Protein length and gene expression
The analysis of protein lengths indicates that genes encoding shorter proteins tend to generally have greater bias in codon usage, as indicated by GC3, for the species examined here (Table 4) [see also Additional data file 1; Table 4]. This is consistent with the trends reported in other organisms to date such as Arabidopsis, Drosophila, C. elegans and yeast [e.g., [8,54]]. We also found marked evidence that the gene expression level in the species studied here is inversely correlated to protein length for each of the six datasets examined (across all genes per dataset), a result consistent with trends reported in humans, Drosophila and Populus tremula [2,55,56]. In particular, the Pearson correlation coefficients were: Z. mays male (R = -0.135, P = 2.6 × 10-5), Z. mays female (R = -0.080, P = 0.010), T. aestivum male (R = -0.049, 4.3 × 10-3), T. aestivum female (R = -0.18, P = 1.1 × 10-12), B. napus male (R = -0.149, P = 1.9 × 10-9), and B. napus flower (R = -0.081, P = 4.6 × 10-6).
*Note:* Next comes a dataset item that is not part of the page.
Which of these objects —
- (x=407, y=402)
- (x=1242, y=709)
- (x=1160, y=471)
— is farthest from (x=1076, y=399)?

This suggests that the tendency of shorter genes to have greater bias in codon usage (Table 4), at least for the genes examined here, may be due to greater levels of gene expression and an associated selective pressure [54]. Notably, in a complementary analysis to Figure 1, we found that the gender-bias in codon usage was evident among highly and among lowly expressed genes within each the three different protein length categories (short, medium, and long) [see Additional data file 1; Table 5].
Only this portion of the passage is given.